One year ago today, President Donald Trump announced that the United States would exit the Paris Agreement. Although not unexpected at the time, given the president’s public statements and positions on climate change, it sent shockwaves around the country and the world, and represented a major setback in the climate movement. Given our stature in the world and the gravity of the climate crisis, the U.S. should be at the forefront of this global movement, not sitting on the sidelines.
The impact of Trump’s decision to exit the Paris Agreement created an immediate backlash in states and local communities, many of which responded by strengthening their commitments to fight climate change. As of today, 2,770 leaders across all 50 states, representing 160 million people, have signed on to the “We Are Still In” movement, a declaration that reads, “We, the undersigned mayors, county executives, governors, tribal leaders, college and university leaders, businesses, faith groups, and investors are joining forces for the first time to declare that we will continue to support climate action to meet the Paris Agreement.” Seventeen states, representing over 40 percent of the U.S. population, formed and joined the U.S. Climate Alliance with the purpose of meeting the targets set by of the Paris Agreement.
Fortunately, the U.S. cannot officially leave the Paris Agreement until November 4, 2020, the day after the next presidential election. During the next campaign, candidates could pledge to reverse the Trump administration’s decision on the first day in office, placing the country back into global cooperation and leadership on this critical issue.
Climate change figures to be a major issue in that election, given the growing importance and urgency of climate action, and this administration’s repeated attempts to roll back existing global warming solutions. In the fall of 2017, the administration rolled back the Clean Power Plan, which would have cut carbon pollution 32 percent nationwide by 2030. On April 2 of this year, Environmental Protection Agency (EPA) administrator Scott Pruitt announcedhis intention to roll back the nation’s most significant climate program, the Clean Car Standards. These standards would double the fuel economy of cars by 2035 and avoid billions of metric tons of carbon pollution from the transportation sector, which is now the number one source of greenhouse gas emissions in the U.S. They are also threatening to take away states’ rights to set stronger emission standards.
Unlike President Trump, the American people recognize climate change is a serious problem and want to do something about it. Polls show that 50 percent of Americans believe that they will be personally harmed by global warming, and 75 percent think future generations will be harmed.
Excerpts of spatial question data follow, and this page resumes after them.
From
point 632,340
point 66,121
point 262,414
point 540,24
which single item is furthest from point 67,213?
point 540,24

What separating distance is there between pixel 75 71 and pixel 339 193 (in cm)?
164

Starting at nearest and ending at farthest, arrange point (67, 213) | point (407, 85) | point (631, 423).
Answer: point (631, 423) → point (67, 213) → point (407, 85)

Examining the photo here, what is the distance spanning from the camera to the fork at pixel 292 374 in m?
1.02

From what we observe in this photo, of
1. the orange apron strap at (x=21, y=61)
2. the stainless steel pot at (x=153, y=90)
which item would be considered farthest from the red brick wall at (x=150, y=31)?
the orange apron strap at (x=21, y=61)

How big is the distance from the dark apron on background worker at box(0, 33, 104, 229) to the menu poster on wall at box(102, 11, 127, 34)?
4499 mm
Americans care about the safety and health of their families, homes and businesses, which are being impacted by extreme weather, wildfires, tick-borne diseases and other worsening climate-related impacts — and they care about the future for their children and grandchildren.
We are also seeing real progress on cutting carbon pollution at the regional level. In the Northeast and Mid-Atlantic states, a regional partnership called the Regional Greenhouse Gas Initiative (RGGI) has cut carbon pollution in half since 2009, and in December 2017, the states from Maine to Maryland agreed to strengthen their commitment to cut carbon pollution by another 30 percent by 2030.
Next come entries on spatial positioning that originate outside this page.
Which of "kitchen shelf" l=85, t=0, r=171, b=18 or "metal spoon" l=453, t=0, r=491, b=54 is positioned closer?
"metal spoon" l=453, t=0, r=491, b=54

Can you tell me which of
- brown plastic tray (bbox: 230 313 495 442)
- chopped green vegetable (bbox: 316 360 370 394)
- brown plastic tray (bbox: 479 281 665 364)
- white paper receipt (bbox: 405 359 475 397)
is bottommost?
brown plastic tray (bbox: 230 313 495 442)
Renewable energy, especially solar and wind, is rapidly expanding. The United States now has enough solar capacity installed to power over ten million homes, 26 times more capacity than we had installed at the end of 2010. Many cities, college campuses, and businesses, including giants like Apple, have committed to 100 percent renewable energy.
In September, Gov. Brown and Mayor Bloomberg will host the Global Climate Action Summit in San Francisco, which will celebrate all of these commitments and actions by states, cities, businesses and more, showing the world that despite what President Trump and this administration may think, we are still in.
The impacts of a warming climate, spelled out in the National Climate Assessment released by the Trump administration last fall, are dire. But we have the solutions at hand, and the political will to act on climate is growing. Now is the time for all of us to lean in and fight for a stable climate. We must do it, and we can do it.